Why would teachers refuse to assess their students? They explain in an open letter.
Thanks to Common Core, it seems, an increasing number of teachers are refusing to administer required tests to students—especially young students.
To some extent the media coverage of this annoys me since employees are treated like heroes for refusing to obey their employer, while an elected official refusing to violate her conscience and publicly affirm same-sex “marriage” is treated much differently in the media.
Nevertheless, the letter written by two “highly regarded first-grade teachers at Skelly Elementary School in Tulsa, Oklahoma,” and published at the Washington Post’s website is quite convincing.
They first establish their credentials as veteran teachers who have been evaluated as skilled in education in many settings. Unless they are somehow “padding their resumes,” this seems to indicate that they are unlikely to have suddenly become malcontents or education rebels for attitudinal reasons. Rather, the rules have now changes and they don’t believe they can teach in the new way anymore.
They then review all the assessments that are required, including many individual assessments which leave the rest of the class in limbo.
In our classrooms the children spend, on average, 1,510 minutes (25 hours) completing assessments. 720 minutes of those assessments are one-on-one. That means that we are tied up assessing students for at least 17, 280 minutes a school year. Your children are losing 288 hours of time with their teacher because of mandated testing. When you break down our days and count for specials, lunch, and recess, we end up with about 4 hours of instruction time. So, 288 instructional hours, or 72 days… yes, 72 days of our school year we, as teachers, are tied up assessing students with the mandated assessments. Why are our schools failing? Why are children not learning how to read? We think the numbers above answer those questions.

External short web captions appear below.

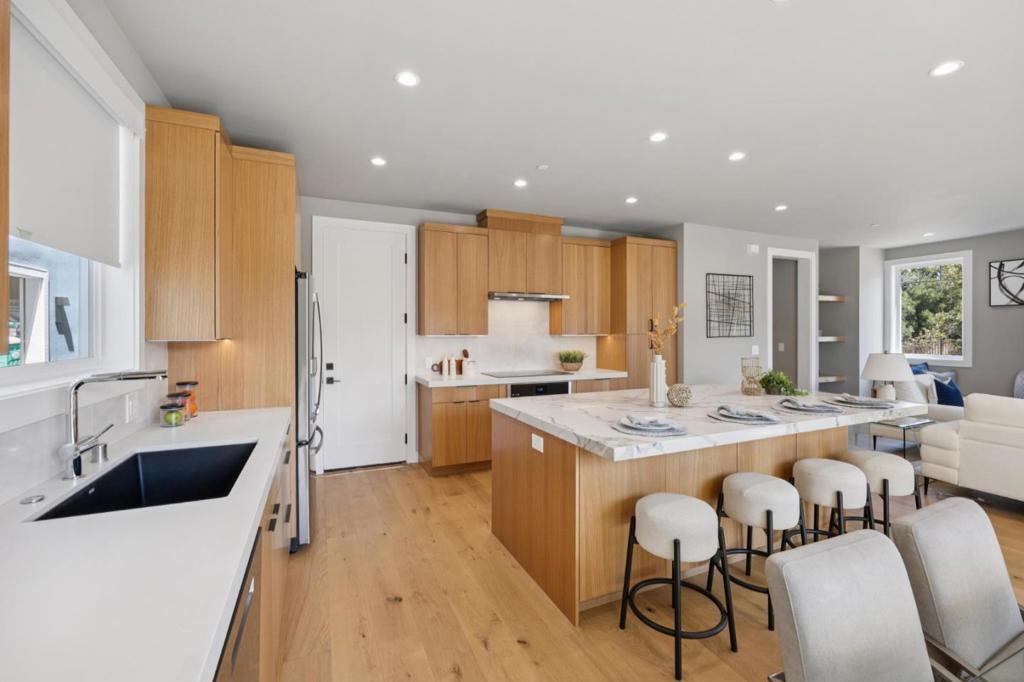 MLS #ML82020573 image #11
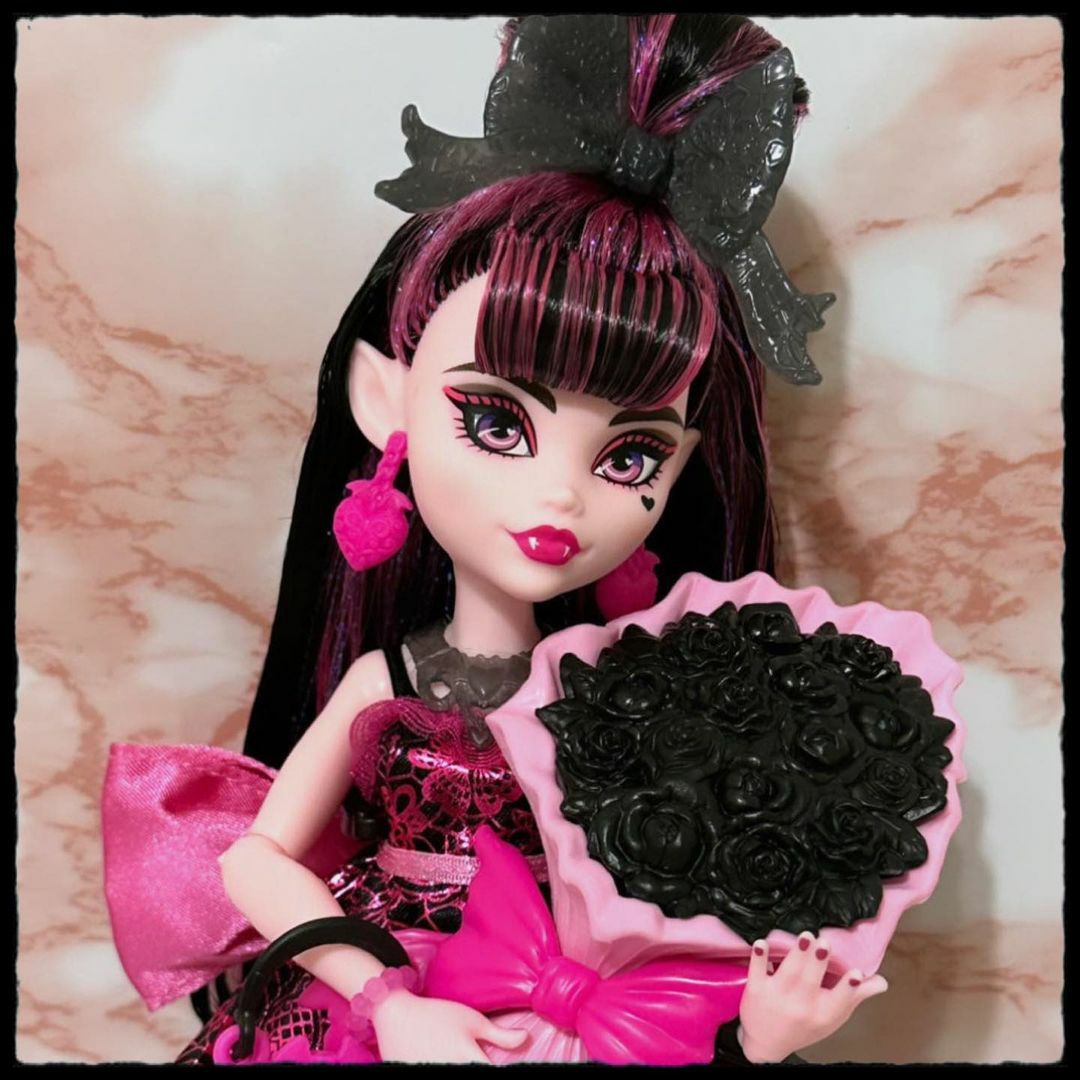 Monster High Cleo De Nile Doll in Monster Ball Party Dress with Themed  Accessories Like a Scepter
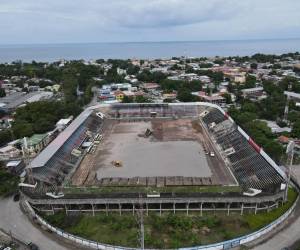 Luego de más de dos meses de trabajo, el estadio Municipal Ceibeño sigue recibiendo mejoras y tendrá césped híbrido.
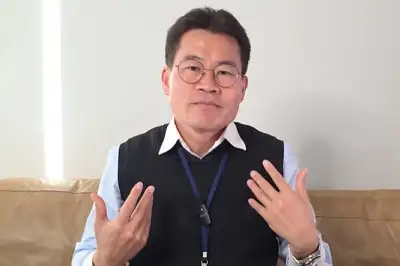 “尹 있는 구치소 나쁘지 않다”…전한길에 ‘귀국’ 권유한 손현보 목사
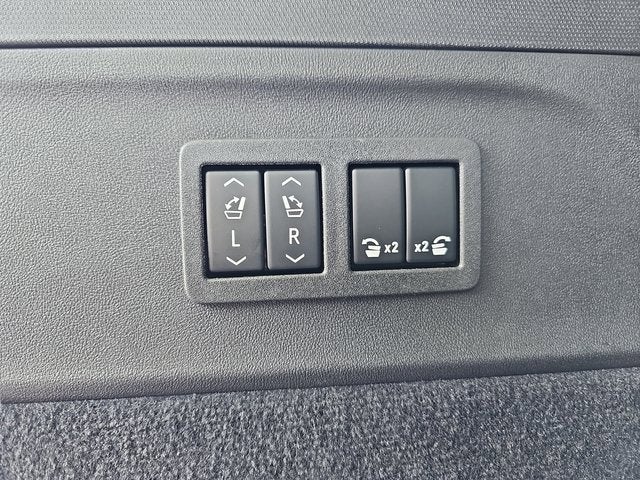 2026 Cadillac ESCALADE IQ Sport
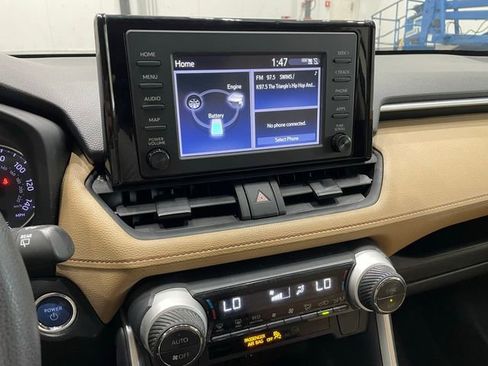 Used 2019 Toyota RAV4 XLE image 29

They then review what happens when first-grade students are forced to sit through lengthy assessments that are beyond their abilities at the time. The results are ugly. There is no reason, at the first grade level, to subject students to that kind of experience.
Over 85% of our students failed the MAP test. We had to meet with most of you to discuss your child’s “at risk” path and the retention they will face in third grade if they do not begin to show higher test scores. Was that a constructive meeting? No. Here is why we feel that way. The data is not valid in an early childhood setting, especially with the demographics of our community school. The test is 55 questions long in both math and reading. Our state and district want your child to be able to sit through a 55 question test that is designed to be frustrating. They make no accommodations for language or IEP’s. How can they say the data is valid when they are not even tested in the language they speak? How can they say the data is valid when they ignore what the research says about early childhood developmental capabilities? Is the data provided from MAP ever going to surpass the data that we collect, as the professionals, in our classrooms? Should we allow a child to scratch their face, throw a chair, pee their pants, lay their heads down in defeat… all over taking a test that is designed to make them fail? Nobody feels successful after taking this test because of the nature of it. Should the results of that test be an evaluating measure for how effective we are as teachers?
They also point out that the student surveys, among other problems, “have an entire back page that appears to be for data collection purposes only and violates the privacy of your family.”
No thank you.
They say they went to the higher-up bureaucrats with their concerns and were essentially told to teach to the tests!
Last week, in search of some clarification, we submitted a letter to Dr. Ballard. He never responded personally; but, we do appreciate that he sent someone to meet with us about our concerns. However, the resolution was that we really work together to study MAP deeper. The suggestion was that we teach the test to the students. The advice was that in order to make the test less stressful for the students, we should run them through practice tests and mini computer based MAP lessons that will aid them in being more successful in taking the MAP. We are not sure how in doing so we would have a true picture of the students’ growth. But, moving on, basically, the district’s answer was to take away more high-level learning experience and replace us, the professionals, with a computer program. The district did not address our concerns with the surveys at all.
If you don’t already have enough reason to consider homeschooling or using a private school that doesn’t try to imitate the latest fads in state behavior control, consider this an opportunity to do so.
For the sake of those children locked into the school system, I can only hope and pray that more teachers refuse.